En 2015, elle vit sa grossesse comme une résidence artistique en son propre corps. Son mémoire de maîtrise en Fac d’Arts Plastiques intitulé: L’origine du monde, la matrice, prend tout son sens. Ses dessins et sculptures de globe terrestre déformés, sa fascination pour ce ventre planétaire, peuvent être lu tant sous l’angle de la symbolique Terre-Mère nourricière que sous l’angle géopolitique d’un monde déformé. Procréation et création se retrouvent intimement mêlées. Paysage-corps, Corps paysages, la sculpture Lilipute, 2011, est un accouchement à l’échelle du paysage. La sculpture La bûcheronne, 2017, porte en son ventre un atelier d’artiste. Elle réalise des dessins et céramiques, déclinés sous l’angle sémantique : dessins, des seins, des seins animés, cent seins, seins pressés, sans tête… Son corps est devenu contenant, réceptacle, corps-maison et corps consommable.

 

La pratique artistique de Camille Goujon se développe aussi dans l’image en mouvement. Le film d’animation est pour elle l’art plastique par excellence, en mêlant dessin, peinture, sculpture, son, photo, narration, film…
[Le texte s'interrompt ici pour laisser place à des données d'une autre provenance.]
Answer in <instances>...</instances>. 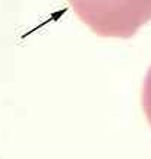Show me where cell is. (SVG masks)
Segmentation results:
<instances>
[{"mask_svg":"<svg viewBox=\"0 0 151 159\" xmlns=\"http://www.w3.org/2000/svg\"><path fill=\"white\" fill-rule=\"evenodd\" d=\"M141 102H142V109L145 114L147 119L151 125V66L147 71L145 80L142 84V94H141Z\"/></svg>","mask_w":151,"mask_h":159,"instance_id":"2","label":"cell"},{"mask_svg":"<svg viewBox=\"0 0 151 159\" xmlns=\"http://www.w3.org/2000/svg\"><path fill=\"white\" fill-rule=\"evenodd\" d=\"M75 15L100 37L131 39L151 21V0H67Z\"/></svg>","mask_w":151,"mask_h":159,"instance_id":"1","label":"cell"}]
</instances>
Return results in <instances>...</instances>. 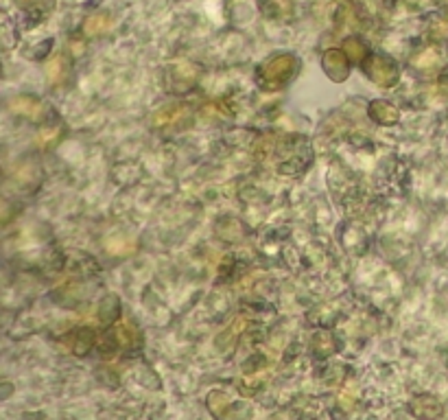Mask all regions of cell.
Listing matches in <instances>:
<instances>
[{
  "label": "cell",
  "mask_w": 448,
  "mask_h": 420,
  "mask_svg": "<svg viewBox=\"0 0 448 420\" xmlns=\"http://www.w3.org/2000/svg\"><path fill=\"white\" fill-rule=\"evenodd\" d=\"M298 70V60L293 55H276L265 66H260L258 81L265 86V90H278L283 88L285 83L291 81V77L296 75Z\"/></svg>",
  "instance_id": "cell-1"
},
{
  "label": "cell",
  "mask_w": 448,
  "mask_h": 420,
  "mask_svg": "<svg viewBox=\"0 0 448 420\" xmlns=\"http://www.w3.org/2000/svg\"><path fill=\"white\" fill-rule=\"evenodd\" d=\"M363 68H366V75L381 88H391L398 83V68L396 64L391 62L385 55H368V60L363 62Z\"/></svg>",
  "instance_id": "cell-2"
},
{
  "label": "cell",
  "mask_w": 448,
  "mask_h": 420,
  "mask_svg": "<svg viewBox=\"0 0 448 420\" xmlns=\"http://www.w3.org/2000/svg\"><path fill=\"white\" fill-rule=\"evenodd\" d=\"M321 66H324L326 75L332 81H343L350 75V64H348V55L341 51H326L324 60H321Z\"/></svg>",
  "instance_id": "cell-3"
},
{
  "label": "cell",
  "mask_w": 448,
  "mask_h": 420,
  "mask_svg": "<svg viewBox=\"0 0 448 420\" xmlns=\"http://www.w3.org/2000/svg\"><path fill=\"white\" fill-rule=\"evenodd\" d=\"M370 116L379 125H396L398 123V110L389 101H374L370 105Z\"/></svg>",
  "instance_id": "cell-4"
},
{
  "label": "cell",
  "mask_w": 448,
  "mask_h": 420,
  "mask_svg": "<svg viewBox=\"0 0 448 420\" xmlns=\"http://www.w3.org/2000/svg\"><path fill=\"white\" fill-rule=\"evenodd\" d=\"M70 346L77 355H86L88 350L94 346V333L90 329H79L73 333V338H70Z\"/></svg>",
  "instance_id": "cell-5"
},
{
  "label": "cell",
  "mask_w": 448,
  "mask_h": 420,
  "mask_svg": "<svg viewBox=\"0 0 448 420\" xmlns=\"http://www.w3.org/2000/svg\"><path fill=\"white\" fill-rule=\"evenodd\" d=\"M343 49H346V55H348V60H350V62H366V58H368V49H366V44H363V42H361V40H357V37L346 40Z\"/></svg>",
  "instance_id": "cell-6"
},
{
  "label": "cell",
  "mask_w": 448,
  "mask_h": 420,
  "mask_svg": "<svg viewBox=\"0 0 448 420\" xmlns=\"http://www.w3.org/2000/svg\"><path fill=\"white\" fill-rule=\"evenodd\" d=\"M118 315H120V302H118V298L116 296L105 298L103 304H101V320L105 322V324H111V322H114Z\"/></svg>",
  "instance_id": "cell-7"
},
{
  "label": "cell",
  "mask_w": 448,
  "mask_h": 420,
  "mask_svg": "<svg viewBox=\"0 0 448 420\" xmlns=\"http://www.w3.org/2000/svg\"><path fill=\"white\" fill-rule=\"evenodd\" d=\"M66 60H64V55H57L48 66H46V75H48V81L53 83H60L64 77H66Z\"/></svg>",
  "instance_id": "cell-8"
},
{
  "label": "cell",
  "mask_w": 448,
  "mask_h": 420,
  "mask_svg": "<svg viewBox=\"0 0 448 420\" xmlns=\"http://www.w3.org/2000/svg\"><path fill=\"white\" fill-rule=\"evenodd\" d=\"M313 348L317 350L319 357H326L330 353H334V342H332V335L328 333H317L315 340H313Z\"/></svg>",
  "instance_id": "cell-9"
},
{
  "label": "cell",
  "mask_w": 448,
  "mask_h": 420,
  "mask_svg": "<svg viewBox=\"0 0 448 420\" xmlns=\"http://www.w3.org/2000/svg\"><path fill=\"white\" fill-rule=\"evenodd\" d=\"M62 132L60 128V123H46V125H42V130H39V140H42V145H55L57 143V134Z\"/></svg>",
  "instance_id": "cell-10"
},
{
  "label": "cell",
  "mask_w": 448,
  "mask_h": 420,
  "mask_svg": "<svg viewBox=\"0 0 448 420\" xmlns=\"http://www.w3.org/2000/svg\"><path fill=\"white\" fill-rule=\"evenodd\" d=\"M39 110V101L37 99H29V96H20L16 101V112L18 114H29V116H35Z\"/></svg>",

En 2014, elle produit avec l’aide de la Ville de Pantin un dessin animé: Travaux Publics où les dessins sont projetés à l’échelle réelle sur un écran de 6,30 x 3,40m. La succession de destructions et de constructions transforme la physionomie de la ville. Dans cette peinture animée, l’apparition et la disparition picturale créent le mouvement, une temporalité, la métamorphose. L’inanimé prend vie, des scènes surréalistes surgissent dans le paysage urbain.

En 2018, elle réalise des films d’animations en papiers découpés pour un spectacle sur la guerre de 14-18, produit par le département de l’Oise. Images par images, la matière se déchire, les personnages se transforment en miettes, gueules cassées de papier.

C’est au cours d’une résidence d’artiste en 2012 qu’elle est invitée à organiser son premier workshop. C’est ainsi qu’elle commence à développer des Ateliers de réalisations de film d’animations collectifs expérimentaux qui deviennent une part essentielle de son travail artistique. Elle n’a de cesse de pousser plus loin les limites de l’expérimentation en élaborant des concepts d’ateliers ouvert à tous, sorte de cadavre exquis animés réalisés à plusieurs mains.

 

En 2018, Camille Goujon décide de venir s’installer à Marseille, ville où elle trouve de multiples similitudes avec Los Angeles. De par sa lumière, son climat méditerranéen, sa végétation, l’aridité de ses paysages, la confrontation entre le minérale et l’architecture, l’étendue même de cette ville étalée entre mer et montagnes, la diversité de sa population...

Les recherches qu’elle développe actuellement à Marseille s'inscrivent dans la continuité de son enquête sur les effondrements, la disparition, les réseaux souterrains, la mise en évidence par le minuscule de problématiques graves qui révèlent l’histoire politique, économique et écologique d’un territoire.